— Quoted text —
Section #2 Antiwar Survey

LA VS WAR

John Carr respondent

(Note: This survey was filled out as a phone interview between John Carr and Journal editor Robby Herbst. The conversation followed roughly the format of the survey.)

1. Your name, names of collaborators or collective name (aliases are fine).
John Carr (respondent) with the rest of the Yo Peace crew and the entire LA VS WAR cohort.

2. Name of activity, campaign, project etc…
LA VS WAR.

LA VS WAR

3: Is this activity affiliated with any other groups?
Brandy Flower/Hit and Run, Azul 213 , Man One/Crewest Gallery, Yo What Happened To Peace (a traveling exhibition consisting of 150 artists), The Center for the Study of Political Graphics, Ofelia Esparza, VJ Scott Beibin (of the Lost Film Festival), KPFK, Frosty/Dublab, Julie Rasmussen, Spectr, Azul 213, Mear One, Shervin Shabazi, Mike Russek, Jeff Birkmeyer, Todd Lazer, and Andrew Lojero/Art Don't Sleep.

4. Dates of activity (month, year, duration, is it ongoing?).
April 10-13th 2008

5. Location(s) of activity (city, street, store, gallery, web site, be specific).

— Entries supplied —
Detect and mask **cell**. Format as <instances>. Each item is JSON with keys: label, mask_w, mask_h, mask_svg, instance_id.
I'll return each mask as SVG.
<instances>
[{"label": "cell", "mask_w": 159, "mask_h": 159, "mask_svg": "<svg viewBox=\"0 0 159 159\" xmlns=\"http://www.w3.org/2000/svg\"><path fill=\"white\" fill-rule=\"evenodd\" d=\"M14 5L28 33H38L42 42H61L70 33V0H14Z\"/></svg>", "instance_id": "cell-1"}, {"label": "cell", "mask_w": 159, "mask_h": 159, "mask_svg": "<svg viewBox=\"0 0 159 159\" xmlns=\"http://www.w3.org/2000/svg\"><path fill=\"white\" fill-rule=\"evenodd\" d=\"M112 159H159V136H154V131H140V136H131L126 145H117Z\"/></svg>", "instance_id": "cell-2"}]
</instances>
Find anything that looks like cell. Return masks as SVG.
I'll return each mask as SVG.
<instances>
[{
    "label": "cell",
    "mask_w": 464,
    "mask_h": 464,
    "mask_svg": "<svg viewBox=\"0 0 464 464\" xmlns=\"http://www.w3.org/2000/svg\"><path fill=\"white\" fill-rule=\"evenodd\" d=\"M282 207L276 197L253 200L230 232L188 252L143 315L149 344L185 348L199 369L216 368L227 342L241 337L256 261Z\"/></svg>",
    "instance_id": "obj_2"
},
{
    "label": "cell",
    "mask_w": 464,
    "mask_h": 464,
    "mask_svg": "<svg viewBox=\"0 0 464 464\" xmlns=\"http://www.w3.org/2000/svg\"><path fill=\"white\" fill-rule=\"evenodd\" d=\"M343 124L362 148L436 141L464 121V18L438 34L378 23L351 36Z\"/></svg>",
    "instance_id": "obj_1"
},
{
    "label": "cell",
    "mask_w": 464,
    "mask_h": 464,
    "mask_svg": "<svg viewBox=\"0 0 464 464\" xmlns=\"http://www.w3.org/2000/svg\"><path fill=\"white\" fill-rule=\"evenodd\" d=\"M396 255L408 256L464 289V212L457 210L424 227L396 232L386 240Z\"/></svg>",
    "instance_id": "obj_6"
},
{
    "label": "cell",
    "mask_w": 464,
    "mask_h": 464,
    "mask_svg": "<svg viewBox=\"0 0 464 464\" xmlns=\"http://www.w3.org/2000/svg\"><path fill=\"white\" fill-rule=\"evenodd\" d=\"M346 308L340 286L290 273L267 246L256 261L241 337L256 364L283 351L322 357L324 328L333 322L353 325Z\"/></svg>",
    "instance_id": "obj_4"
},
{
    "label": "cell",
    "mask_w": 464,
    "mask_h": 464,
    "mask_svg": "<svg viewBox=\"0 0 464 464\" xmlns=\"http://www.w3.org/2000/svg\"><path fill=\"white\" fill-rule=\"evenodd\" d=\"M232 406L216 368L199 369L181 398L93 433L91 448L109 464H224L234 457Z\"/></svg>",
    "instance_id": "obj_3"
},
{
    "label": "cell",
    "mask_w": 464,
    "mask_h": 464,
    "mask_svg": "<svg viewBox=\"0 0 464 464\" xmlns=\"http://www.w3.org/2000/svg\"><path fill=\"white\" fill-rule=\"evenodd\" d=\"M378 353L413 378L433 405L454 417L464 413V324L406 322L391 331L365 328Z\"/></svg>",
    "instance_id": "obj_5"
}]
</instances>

— Your task —
Reproduce the LA VS WAR survey in full, word for word. None of the material is needed for this.

— Solution to this task —
Section #2 Antiwar Survey

LA VS WAR

John Carr respondent

(Note: This survey was filled out as a phone interview between John Carr and Journal editor Robby Herbst. The conversation followed roughly the format of the survey.)

1. Your name, names of collaborators or collective name (aliases are fine).
John Carr (respondent) with the rest of the Yo Peace crew and the entire LA VS WAR cohort.

2. Name of activity, campaign, project etc…
LA VS WAR.

LA VS WAR

3: Is this activity affiliated with any other groups?
Brandy Flower/Hit and Run, Azul 213 , Man One/Crewest Gallery, Yo What Happened To Peace (a traveling exhibition consisting of 150 artists), The Center for the Study of Political Graphics, Ofelia Esparza, VJ Scott Beibin (of the Lost Film Festival), KPFK, Frosty/Dublab, Julie Rasmussen, Spectr, Azul 213, Mear One, Shervin Shabazi, Mike Russek, Jeff Birkmeyer, Todd Lazer, and Andrew Lojero/Art Don't Sleep.

4. Dates of activity (month, year, duration, is it ongoing?).
April 10-13th 2008

5. Location(s) of activity (city, street, store, gallery, web site, be specific).